What I say to people who are looking for a job - gkamradt
https://www.gregkamradt.com/gregkamradt/2018/3/18/0xov5ak1hjunr4twj83k940z9q6fza
======
stcredzero
One piece of advice I like to give nowadays, is that if you don't know how to
get to a goal, then do this:

    
    
        1) Divide up that goal into pieces.
        2) Take those initial pieces and divide that up.
        3) Take one of the bits from 2, and create a lame, incomplete version of it
        4) Keep polishing that bit until it's great
    

The key steps are 3 and 4! It's hard to build even a small production ready
component of something, even a very small subpart. However, pretty much anyone
can build a lame, insecure, wonky version of that subpart.

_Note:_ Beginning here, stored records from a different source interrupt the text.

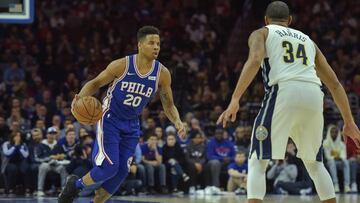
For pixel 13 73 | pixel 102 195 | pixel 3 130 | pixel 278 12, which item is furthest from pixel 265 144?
pixel 13 73

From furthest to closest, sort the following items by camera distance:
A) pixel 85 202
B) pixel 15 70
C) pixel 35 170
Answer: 1. pixel 15 70
2. pixel 35 170
3. pixel 85 202

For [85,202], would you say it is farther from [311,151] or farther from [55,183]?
[311,151]

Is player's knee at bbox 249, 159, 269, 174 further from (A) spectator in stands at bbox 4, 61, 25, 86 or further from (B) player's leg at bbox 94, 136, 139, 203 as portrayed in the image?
(A) spectator in stands at bbox 4, 61, 25, 86

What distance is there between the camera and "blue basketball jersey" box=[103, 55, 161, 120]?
799 cm

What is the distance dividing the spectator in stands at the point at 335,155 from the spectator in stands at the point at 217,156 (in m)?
1.99

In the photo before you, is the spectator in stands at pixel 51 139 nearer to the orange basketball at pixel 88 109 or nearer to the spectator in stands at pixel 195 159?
the spectator in stands at pixel 195 159

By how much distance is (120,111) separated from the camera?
798 centimetres

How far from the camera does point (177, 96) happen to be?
→ 58.9ft

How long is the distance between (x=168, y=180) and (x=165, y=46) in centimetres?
589

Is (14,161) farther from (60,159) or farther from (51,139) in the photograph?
→ (60,159)

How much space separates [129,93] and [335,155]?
8.35 meters

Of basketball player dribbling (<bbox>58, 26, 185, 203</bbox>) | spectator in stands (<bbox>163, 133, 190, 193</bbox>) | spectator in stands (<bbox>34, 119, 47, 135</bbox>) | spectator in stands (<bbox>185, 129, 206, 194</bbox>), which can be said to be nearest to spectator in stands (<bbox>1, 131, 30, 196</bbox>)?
spectator in stands (<bbox>34, 119, 47, 135</bbox>)

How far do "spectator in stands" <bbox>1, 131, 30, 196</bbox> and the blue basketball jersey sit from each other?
6625 millimetres

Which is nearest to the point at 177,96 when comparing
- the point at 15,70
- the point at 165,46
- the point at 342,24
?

An example is the movement syncing system in my MMO. First I went through an
"Asteroids in HTML5" tutorial. Then I got hold of a "Chat in Websockets"
tutorial. Then I hooked them up in the lamest way imaginable, then kept on
iterating.

The very hardest part is 4, of course. In order to do that part, you have to
know what it is you don't know. A good Comp Sci education gets you a good ways
there. (Warning: If your profs and TAs keep telling you "you don't need to
know [X]" because libraries/etc take care of that for you, you need to figure
out if they're only saying that because they don't know themselves. If on the
other hand, they give you some background information about when you _do_ need
to know [X] then that's valuable information.)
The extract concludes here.